### Selected passage
Egypt – Late Nineteenth to End of the Twentieth Centuries: First Century of Feminism

1

COMPETING AGENDA: FEMINISTS, ISLAM, AND THE STATE IN NINETEENTH- AND TWENTIETH-CENTURY EGYPT

In Egypt the “woman question” has been a contested domain involving feminists, Islamists, and the state. This chapter explores their competing discourses and agendas in nineteenth- and twentieth-century Egypt and how they have shifted over time.1 Divergent discourses arose in the context of modern state and class formation, and economic and political confrontation with the West. These multiple discourses have been sustained in strikingly different political and economic cultures as state and society continually negotiate changing realities.
From the second quarter of the nineteenth century, the state in Egypt tried to draw women into the economic and technological transformations under way. As a consequence it began to wrest women away from the exclusive control of the family, threatening the authority and domination of men over their women. Earlier in the century, after freeing Egypt from direct Ottoman rule, the new ruler, Muhammad ‘Ali, while consolidating his power, had placed the Islamic establishment centered at al-Azhar under the control of the state. The formerly broad purview of the religious establishment was eroded piecemeal in the drive toward secularization of education and law. The only exception to this was the sphere of personal status laws.2 For women this created an awkward dichotomy between their role as citizens of the nation-state (watan) and members of the religious community (umma). In a division that was never precise, the state increasingly came to influence their public roles, leaving to religion the regulation of their private or family roles. The structural contradictions and tensions this created have, to this day, not been fully resolved.3
While promoting new social roles for women, the state could not afford unduly to alienate patriarchal interests, and has therefore made various accommodations and alliances. Whatever their competing interests, the state and religious forces have retained patriarchal forms of control over women. It is this patriarchal dimension that feminists have identified and confronted, for which they have been variously attacked, contained, or suppressed by state authorities and Islamists alike. However, in Egypt, there has been sufficient space – albeit more frequently taken than granted – within state and society for women to speak out as feminists and activists. Moreover, the authorities have at times deliberately encouraged women’s initiatives for their own purposes.

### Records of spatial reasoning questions
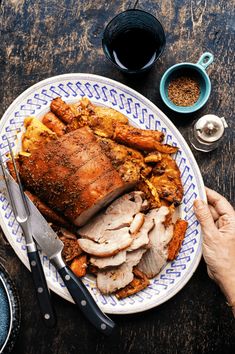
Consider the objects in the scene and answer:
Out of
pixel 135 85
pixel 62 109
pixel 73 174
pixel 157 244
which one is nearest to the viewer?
pixel 73 174

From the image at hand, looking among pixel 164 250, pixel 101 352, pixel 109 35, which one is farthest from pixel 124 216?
pixel 109 35

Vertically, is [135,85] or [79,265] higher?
[135,85]

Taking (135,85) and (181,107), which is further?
(135,85)

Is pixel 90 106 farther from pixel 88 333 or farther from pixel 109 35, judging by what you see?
pixel 88 333

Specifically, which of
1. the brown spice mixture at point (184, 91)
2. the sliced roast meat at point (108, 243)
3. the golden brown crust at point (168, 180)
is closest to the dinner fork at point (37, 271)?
→ the sliced roast meat at point (108, 243)

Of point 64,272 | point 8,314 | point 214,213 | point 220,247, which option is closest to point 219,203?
point 214,213

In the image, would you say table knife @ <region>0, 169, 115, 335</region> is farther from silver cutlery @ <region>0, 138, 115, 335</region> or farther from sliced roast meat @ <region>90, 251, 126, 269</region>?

### The tasks
a. Please return the part of the passage on feminism in Egypt that opens with the words containing "Egypt – Late" and closes with "negotiate changing realities.", copied word for word.
b. Resume the passage on feminism in Egypt, picking up right after its last sentence.
The listing has no role in this work.

### Results by task
a.
Egypt – Late Nineteenth to End of the Twentieth Centuries: First Century of Feminism

1

COMPETING AGENDA: FEMINISTS, ISLAM, AND THE STATE IN NINETEENTH- AND TWENTIETH-CENTURY EGYPT

In Egypt the “woman question” has been a contested domain involving feminists, Islamists, and the state. This chapter explores their competing discourses and agendas in nineteenth- and twentieth-century Egypt and how they have shifted over time.1 Divergent discourses arose in the context of modern state and class formation, and economic and political confrontation with the West. These multiple discourses have been sustained in strikingly different political and economic cultures as state and society continually negotiate changing realities.

b.
The earliest articulation of women’s feminist consciousness, first discernible in occasional published writings – poetry, essays, and tales – by the 1860s and 1870s, preceded colonial occupation and the rise of nationalism.4 It was more widely expressed from the 1890s, in the rise of women’s journalism and salon debates. This new awareness (not yet called feminist; in fact, the term “feminism” was not used in Egypt until the early 1920s) was based on an increased sensitivity to the everyday constraints imposed upon women by a patriarchal society. Muslims, Christians, and Jews alike shared this sensitivity, and they projected an understanding, implicit or explicit, that these constraints were not solely religiously based, as they had been made to believe. Furthermore, from the rise of feminism in Egypt to the present, its advocates across the spectrum from left to right have consistently used Islam, as well as nationalism, as legitimizing discourses. In this chapter, feminism is broadly construed to include an understanding that women have suffered forms of subordination or oppression because of their sex, and an advocacy of ways to overcome them to achieve better lives for women, and for men, within the family and society. I am using a definition of feminism broad enough to be all-inclusive without intending to suggest a monolithic feminism. I indicate divergences within this larger framework while keeping the primary focus on the interplay among three major discourses: those of feminists, Islamists, and the state.5
Feminist, nationalist, and Islamist positions on the “woman question” have seldom been considered together in the literature.6 Here, I pay particular attention to the agendas of women who are feminists across the political spectrum, and of women Islamists. Focusing on what women have to say makes it possible to discern their departures from, and agreements with, their male counterparts, as well as their own internal differences.
The exploration of the competing agendas and discourses on women is organized within the following historical framework: (1) the modern state-building and colonial periods; (2) the period of the liberal experiment; (3) the period of the revolution, Arabism, and socialism; and (4) the era of infitah capitalism and populist Islamist ascendancy.

THE MODERN STATE-BUILDING AND COLONIAL PERIODS: NINETEENTH CENTURY TO 1922

During the nineteenth century, especially in the later decades, new contenders appeared in the shaping and control of discourse in general and, more particularly, discourses on women. With the broadening of opportunities for education and the rise of women’s feminist consciousness, women who had previously been the objects of prescriptive pronouncements began to challenge patriarchal domination.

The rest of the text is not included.